We use as prefix for our output files “Nam_TB” (since we are using the “Namibian TB” data), so all the output file names will be named as such.
We automatically detect the number of threads/CPUs for parallel computation.
We specify the maximum amount of memory and threads/CPUs to use for computation.

After the analysis runs we get several output files in our directory:

ls results/iqtree/

Nam_TB.bionj   Nam_TB.log     Nam_TB.mldist
Nam_TB.ckp.gz  Nam_TB.iqtree  Nam_TB.treefile

The main file of interest is Nam_TB.treefile, which contains our tree in the standard Newick format. We will root and then visualize this tree alongside relevant metadata in Visualising phylogenies.

14.3.3 Rooting a phylogenetic tree

Rooting a phylogenetic tree is essential for making sense of evolutionary relationships and for providing a temporal context to the diversification of species. It transforms an unrooted tree, which simply shows relationships without direction, into a meaningful representation of evolutionary history. The most common way to accurately root a phylogenetic tree is to include an outgroup that is known to be more distantly related to the taxa included as part of the analysis. In our example we mapped our TB sequences to the MTBC0 reference, which is an outgroup to all members of the MTBC, so we’ll use this to root our tree before visualizing it. There are a few different tools that could be used to root a phylogenetic tree but we’ve provided a python script, root_tree.py to do this.

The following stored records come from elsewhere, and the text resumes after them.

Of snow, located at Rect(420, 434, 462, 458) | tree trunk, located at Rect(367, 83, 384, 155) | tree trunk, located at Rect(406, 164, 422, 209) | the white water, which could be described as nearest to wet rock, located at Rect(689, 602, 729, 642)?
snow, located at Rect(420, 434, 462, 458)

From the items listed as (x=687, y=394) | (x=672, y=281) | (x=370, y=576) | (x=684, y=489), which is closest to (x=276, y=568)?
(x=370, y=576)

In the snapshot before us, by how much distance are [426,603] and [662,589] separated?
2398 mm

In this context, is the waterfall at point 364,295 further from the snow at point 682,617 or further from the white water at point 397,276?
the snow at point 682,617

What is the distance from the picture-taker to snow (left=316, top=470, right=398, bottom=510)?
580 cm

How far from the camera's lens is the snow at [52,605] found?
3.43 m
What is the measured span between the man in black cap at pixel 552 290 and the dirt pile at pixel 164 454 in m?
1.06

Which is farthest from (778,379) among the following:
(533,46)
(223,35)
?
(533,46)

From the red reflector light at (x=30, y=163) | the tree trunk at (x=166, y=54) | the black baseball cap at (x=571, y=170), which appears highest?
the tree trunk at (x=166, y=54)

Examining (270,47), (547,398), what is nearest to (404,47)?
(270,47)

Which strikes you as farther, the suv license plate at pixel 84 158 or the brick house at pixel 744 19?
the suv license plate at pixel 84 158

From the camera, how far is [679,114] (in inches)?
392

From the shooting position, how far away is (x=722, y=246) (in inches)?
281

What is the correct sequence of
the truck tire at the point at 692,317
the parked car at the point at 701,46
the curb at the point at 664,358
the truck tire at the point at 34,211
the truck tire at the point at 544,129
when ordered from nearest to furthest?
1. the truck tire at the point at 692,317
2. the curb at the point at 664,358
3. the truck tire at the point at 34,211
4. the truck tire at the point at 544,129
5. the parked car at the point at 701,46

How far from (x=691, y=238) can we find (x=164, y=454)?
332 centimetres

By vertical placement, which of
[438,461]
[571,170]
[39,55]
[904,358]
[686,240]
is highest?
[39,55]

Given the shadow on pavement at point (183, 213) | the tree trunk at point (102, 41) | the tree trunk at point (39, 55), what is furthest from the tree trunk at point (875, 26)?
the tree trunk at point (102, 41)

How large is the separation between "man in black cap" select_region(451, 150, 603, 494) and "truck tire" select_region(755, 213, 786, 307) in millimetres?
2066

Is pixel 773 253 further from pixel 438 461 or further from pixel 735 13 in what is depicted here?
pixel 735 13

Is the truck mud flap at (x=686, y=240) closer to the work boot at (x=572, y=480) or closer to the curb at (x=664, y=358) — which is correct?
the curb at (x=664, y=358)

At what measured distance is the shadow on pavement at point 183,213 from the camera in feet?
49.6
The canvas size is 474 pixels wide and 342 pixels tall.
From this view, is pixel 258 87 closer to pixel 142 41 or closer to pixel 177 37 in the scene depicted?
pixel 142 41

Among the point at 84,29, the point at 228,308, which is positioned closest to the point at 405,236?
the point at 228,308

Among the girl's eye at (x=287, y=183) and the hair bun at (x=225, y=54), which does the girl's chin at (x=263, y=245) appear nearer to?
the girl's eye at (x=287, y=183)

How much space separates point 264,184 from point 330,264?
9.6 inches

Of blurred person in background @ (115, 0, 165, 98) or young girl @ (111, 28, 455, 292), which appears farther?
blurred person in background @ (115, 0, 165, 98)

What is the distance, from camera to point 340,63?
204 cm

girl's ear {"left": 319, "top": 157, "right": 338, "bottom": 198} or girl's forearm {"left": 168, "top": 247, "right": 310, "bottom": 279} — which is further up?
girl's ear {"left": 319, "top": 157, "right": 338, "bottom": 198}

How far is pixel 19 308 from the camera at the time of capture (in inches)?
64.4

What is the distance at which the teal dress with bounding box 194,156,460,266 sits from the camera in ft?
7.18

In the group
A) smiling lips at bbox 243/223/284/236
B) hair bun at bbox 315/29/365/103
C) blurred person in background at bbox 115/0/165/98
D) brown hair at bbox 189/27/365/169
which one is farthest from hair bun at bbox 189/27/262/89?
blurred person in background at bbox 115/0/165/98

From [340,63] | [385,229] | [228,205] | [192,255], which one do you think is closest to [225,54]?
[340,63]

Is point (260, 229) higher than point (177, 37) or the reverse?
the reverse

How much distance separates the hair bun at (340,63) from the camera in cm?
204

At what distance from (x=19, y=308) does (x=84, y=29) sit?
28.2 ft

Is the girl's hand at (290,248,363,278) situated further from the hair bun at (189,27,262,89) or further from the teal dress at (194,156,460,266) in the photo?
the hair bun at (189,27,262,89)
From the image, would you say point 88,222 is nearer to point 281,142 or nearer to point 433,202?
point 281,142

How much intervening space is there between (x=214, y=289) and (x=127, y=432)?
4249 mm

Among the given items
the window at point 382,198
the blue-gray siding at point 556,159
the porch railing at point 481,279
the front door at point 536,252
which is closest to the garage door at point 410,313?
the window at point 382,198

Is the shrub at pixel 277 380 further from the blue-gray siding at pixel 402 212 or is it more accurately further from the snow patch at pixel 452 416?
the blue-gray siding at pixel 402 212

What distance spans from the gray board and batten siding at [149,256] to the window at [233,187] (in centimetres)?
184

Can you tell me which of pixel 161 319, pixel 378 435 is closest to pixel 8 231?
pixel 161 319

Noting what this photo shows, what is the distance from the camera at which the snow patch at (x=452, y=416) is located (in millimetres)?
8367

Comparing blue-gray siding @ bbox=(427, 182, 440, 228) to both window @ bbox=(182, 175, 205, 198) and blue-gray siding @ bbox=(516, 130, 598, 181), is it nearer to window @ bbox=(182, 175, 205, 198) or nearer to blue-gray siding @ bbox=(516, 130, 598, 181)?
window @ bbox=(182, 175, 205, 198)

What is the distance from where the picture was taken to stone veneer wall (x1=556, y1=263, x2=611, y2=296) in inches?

You can run the script using the following command (we’re going to root the tree we’ve provided in the preprocessed directory so you don’t need to edit the command):

python scripts/root_tree.py -i preprocessed/iqtree/Nam_TB.treefile -g MTBC0 -o results/iqtree/Nam_TB_rooted.treefile

The options we used are:

-i - the TB phylogenetic tree we inferred with IQ-TREE.
-g - the name of the outgroup to root the tree with (in this case MTBC0).
-o - the rooted phylogenetic tree.

This will create a NEWICK file called Nam_TB_rooted.treefile in your results directory.

14.4 Summary

Key Points

Tree inference methods include neighbor-joining, maximum parsimony and maximum likelihood. The first two are simpler and computationally faster, but do not accurately capture relevant features of sequence evolution.
Maximum likelihood methods are recommended, as they incorporate relevant parameters such as different substitution rates, invariant sites and variable mutation rates across the sequence.
Phylogenetic tree inference requires a multiple sequence alignment as input, regardless of which method of inference is used.
To reduce the computational burden of the analysis when using whole-genome alignments, we can extract variable sites from our alignment using the snp-sites software.
IQ-Tree is a popular software for maximum likelihood tree inference and can take as input the variable sites from the previous step.